What's that saying about it is better to keep your mouth closed and have people assume you are an idiot then open your mouth and remove all doubt.


----------



## PMREdmonton

humble_pie said:


> ps one can see how dead wrong lou schizas was. Yesterday he was advising people to sell at 3.50. tch, tch.



Humble, do you think there is value in OYL (CGX Energy)? They have been drilling off of the shore of Guyana and have some large offshore assets and a number of drilling sites. They allege they are hooked up to the same part of the ocean that yielded the great offshore assets of West Africa. I do know that lots of other companies have accumulated and are drilling in the area (i.e. XOM, RDS, Tullow, Total, Murphy, Inpex, YPF, PBR). They apparently have the 3rd largest position.

They have started a drilling program and results were supposed to be due this week but they have hit a snag that has held up their progress so no results until next year.


----------



## humble_pie

i only have a superficial view of oyl, so i don't know if my view would be worth anything. But in case it might be, my answer would be yes, there could very well be value to oyl/cgx energy. Although your mention that there will be "no results until next year" is worrisome. I mean, we are in april now, what's this about next. year.

the geology of northeast south america is the same as west africa. No doubt you know the reason, it's a marvellously romantic story, like a hidden myth hovering in a beautiful name.

when the planet earth was young, all the landmasses were joined together. What later became south america, africa & australia were solidly massed in an ur-continent known as gondwanaland. Sometimes, today, called gondwana.

plate techtonics forced the continents apart & south america drifted far to the west. An ocean intervened. But one can easily see how the giant eastern promontory of south america fits into the armpit of west africa. The geologies of both - the oil & gold deposits of gondwanaland - are the same.

i would have to go back & look at cgx energy again to have a better opinion. But i recall that there is an excellent research tool buried on its website. Search around - perhaps in investor relations - until you find some analysts' reports. Look for the 20-page institutional report from GMP securities entitled something like 10 Top Wells to Watch in 2012.


----------



## PMREdmonton

Sorry, no I meant results delayed about one month, not one year.

I've read some of the preliminary stuff but I always have a bit of skepticism about how much pumping is going on about something that someone else doesn't want anymore.

The story is exciting and they have some partners but still no results.

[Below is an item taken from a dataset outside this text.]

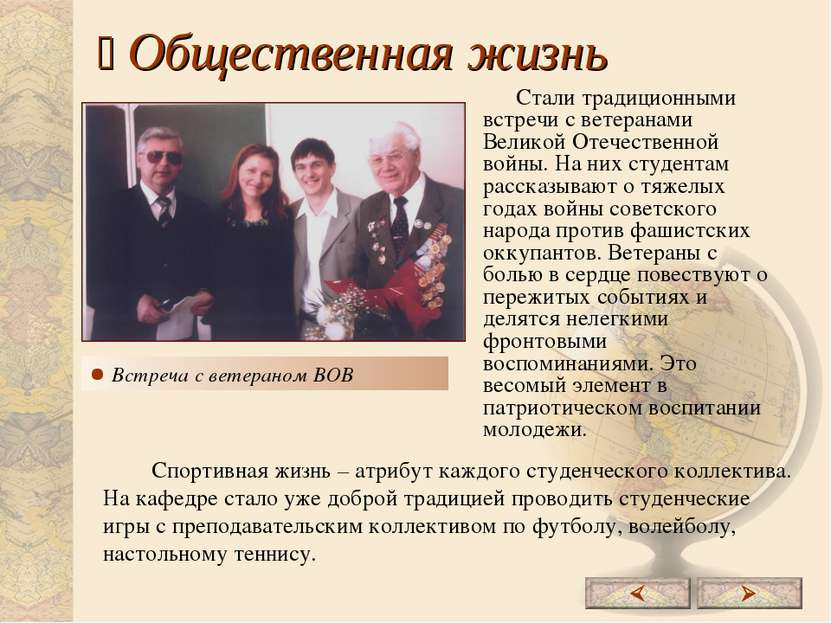 Общественная жизнь Стали традиционными встречи с ветеранами Великой Отечестве...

I have been following the West African story for afar and have been considering dipping into its Americas equivalent. These guys seem legit and they are very highly levered to this space. This is classic boom or bust depending on whether their offshore positions contain oil they can find before they run out of money for drilling. The other issue for them is whether the local governments will know how to handle an oil boom.

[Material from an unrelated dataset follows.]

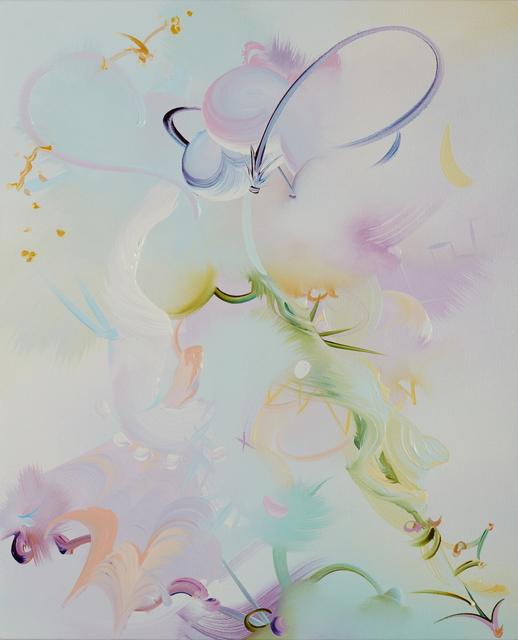 , 'The wat'ry glass,' 2018, Hakgojae Gallery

I haven't dipped in yet. Partly I'm worried about being too highly levered to energy but the world needs are so compelling and the current valuations are so compelling that it is hard to resist this space.


----------



## humble_pie

yesterday i sold

today it's going down like a little lamb so i shall be able to re-buy lower.

t.gal you are ruining us


----------



## Toronto.gal

humble_pie said:


> t.gal you are ruining us


Yeah, I see how the parabolic rise of YOUR stock is ruining you; must be opposite day today. :rolleyes2: Congrats on the profits! 

Darling pic. :angel:


----------



## humble_pie

this morning i bought back at 3.87. Wound up this time with 1,108 shares. 

aoi then turned around like a little lamb & climbed slightly back up.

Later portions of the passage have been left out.